What decolonial thought says is that this is a response to Westernization, just as re-Westernization is a response to de-Westernization. That addresses the first point: the confusion between analysis and defense. Without defending anything, decolonial thought points out—and I have not seen this said in other possible disciplinary or ideological frameworks, such as Marxism, Islamism, or liberation theology—that for the first time in five hundred years, capital and knowledge are being controlled by “people of color” (to use Sukarno’s expression in Bandung, 1955).

That is a decolonial analysis—not a defense. So the “critical position” is explicit and firmly grounded when we say that de-Westernization “disputes control of the colonial matrix of power.” In other words, we do not say that it “questions the colonial matrix of power”; we say only that it disputes who gets to make the decisions. The 2013 episode—when Russia proposed chemical disarmament in Syria while the United States was debating in Congress an intervention announced by Obama—is a good example of what de-Westernization means, both in its grandeur and in its misery.

In the years that followed, that dispute has also played out through economic, diplomatic, and technological instruments and realignments, which function as terrains of re-Westernization and de-Westernization.
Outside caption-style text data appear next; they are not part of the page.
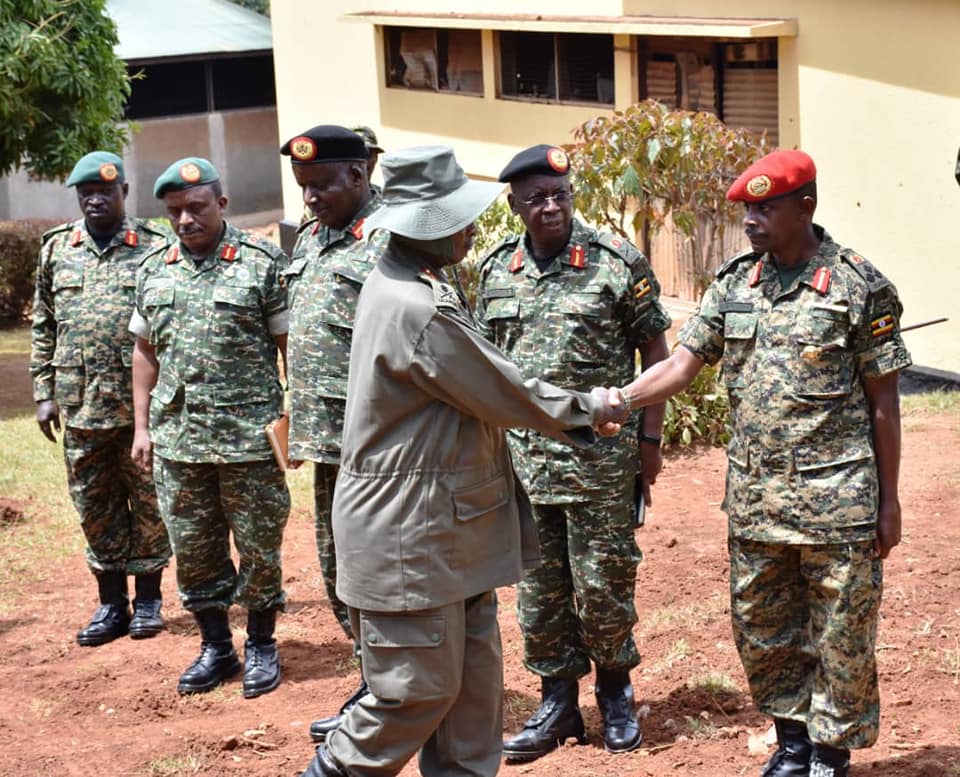 Museveni visits Makindye barracks where police officers Nixon, Aguma are detained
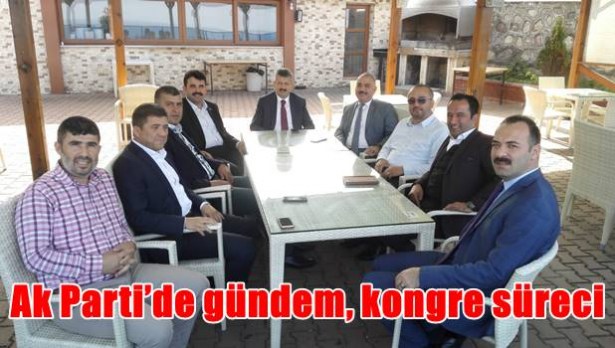 Ak Parti´de gündem, kongre süreci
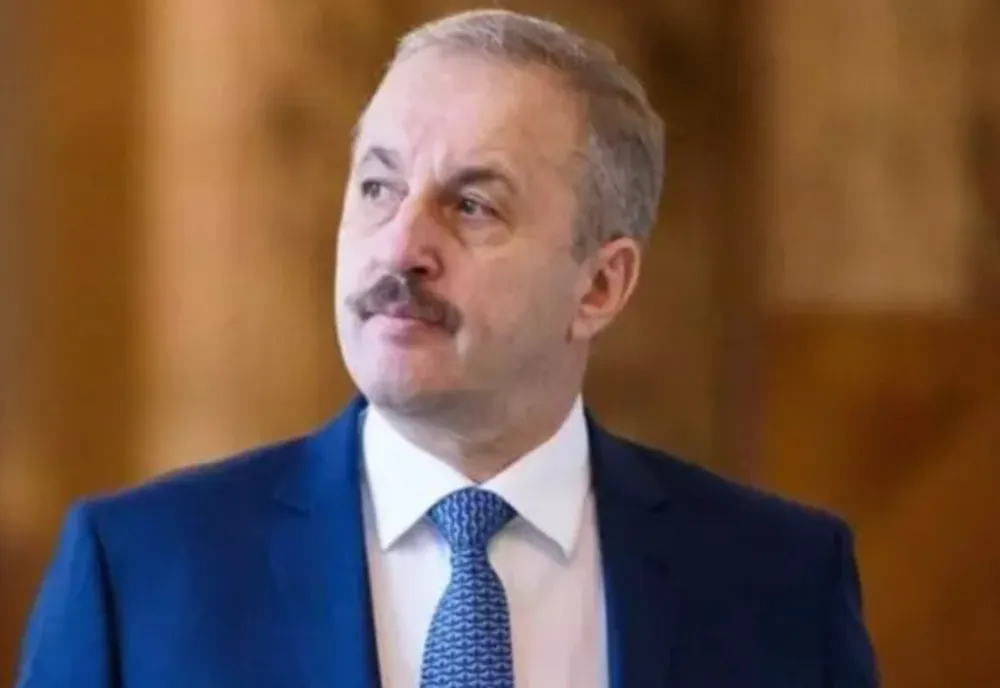Vasile Dîncu, la Miercurea-Ciuc: Respectăm minoritatea și vrem ca și noi și simbolurile noastre să fim respectați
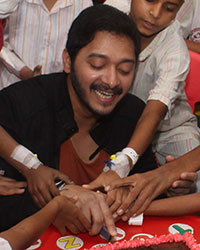 Shreyas Talpade celebrates Valentine's Day with cancer patient children of TATA Memorial Hospital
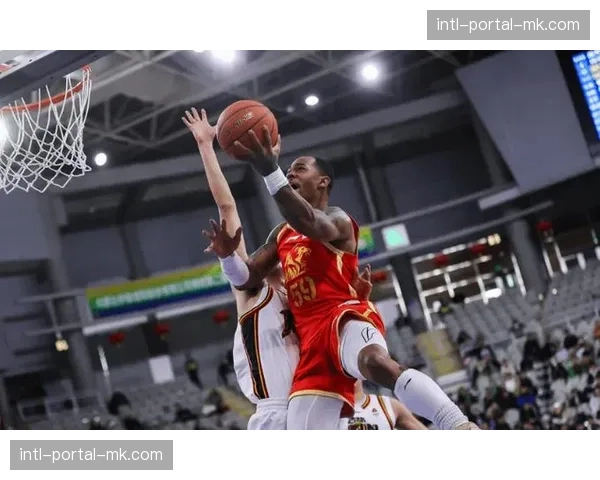 吉林广厦疑似默契球引争议，球迷呼吁严惩钟诚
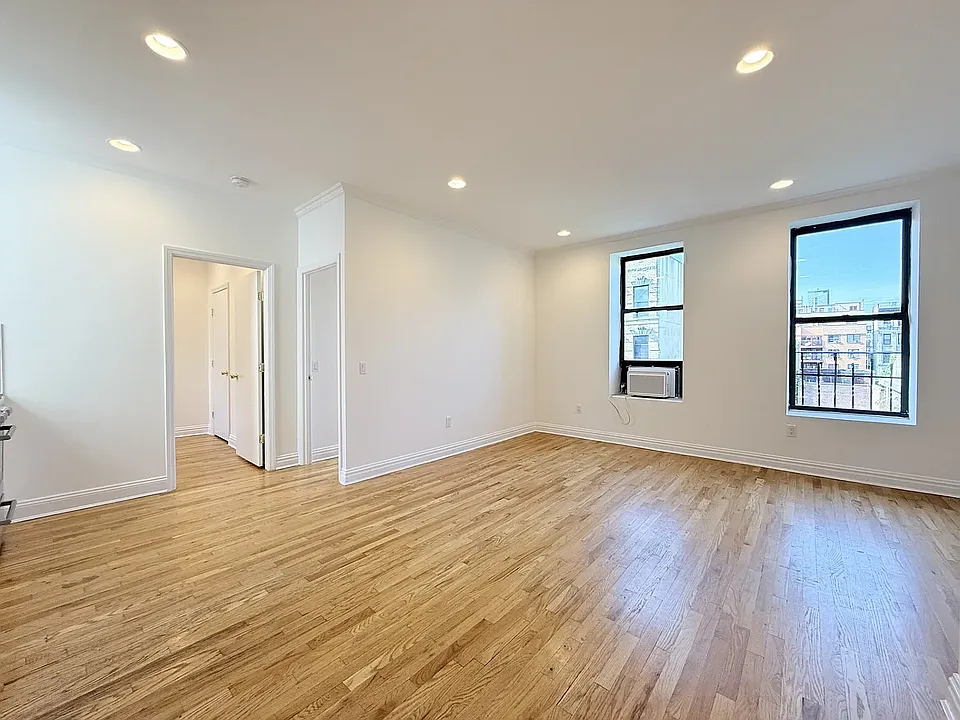 299 E 8th St #24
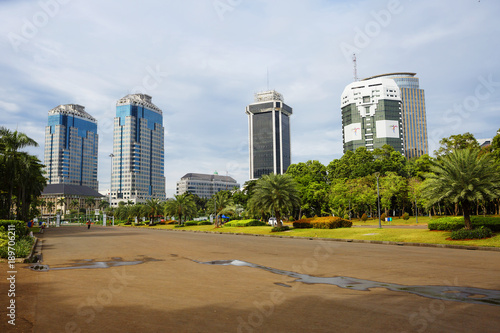 Индонезия. Джакарта. Архитектура города вокруг Национального монумента © galina_savina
Inequalities within nation-states continue and worsen (since they now also affect “developed” states), even as interstate relations become more level. Inequalities between developed and emerging countries shrink. Inequalities within both developed and emerging states grow.

It is no longer possible to think about the world through dichotomies like imperialism or revolution. In other words: de-Westernization is not equivalent to socialism. We are not in a “new” Cold War. Thinking through the complexity of the current global order—which is neither liberal nor neoliberal, neither Marxist nor neo-Marxist, neither theological nor neo-theological—is one of the contributions of decolonial thought.

Q. The economy of accumulation (capitalism, for both liberals and Marxists) is no longer imposed by Western financial institutions, but governments and their populations still end up embracing it under a kind of seduction that, in the end, leads us to development models very similar to Western ones—or at least ones that do not seem to contribute to truly alternative visions.

A. Well, that is precisely de-Westernization. And in some way it is an “alternative vision.” For those who lead and benefit from de-Westernization, it is a major shift. For example: the growth of the middle class; the fact that the material benefits of modernity are no longer the privilege of the middle class in Western Europe, the United States, and a few semi-developed countries with low-intensity middle classes, but are now benefiting growing middle classes: the Indigenous middle class in Bolivia, the Black middle class in South Africa, the middle class in China and Singapore, in India and Indonesia, and so on.

It is not an alternative vision in the decolonizing sense, but it is an alternative vision in the sense of de-Westernization: independence from the West through capitalism and through strong states that the West would rather eliminate so that the “free market” can benefit Western corporations and states. That is what happened for five hundred years. De-Westernization keeps the economy of accumulation in place but introduces enormous changes into the world order. Ignoring those changes while waiting for a uniform, redemptive vision for everyone is an illusion that decolonial thought breaks away from, just as it breaks away from both re-Westernization and de-Westernization.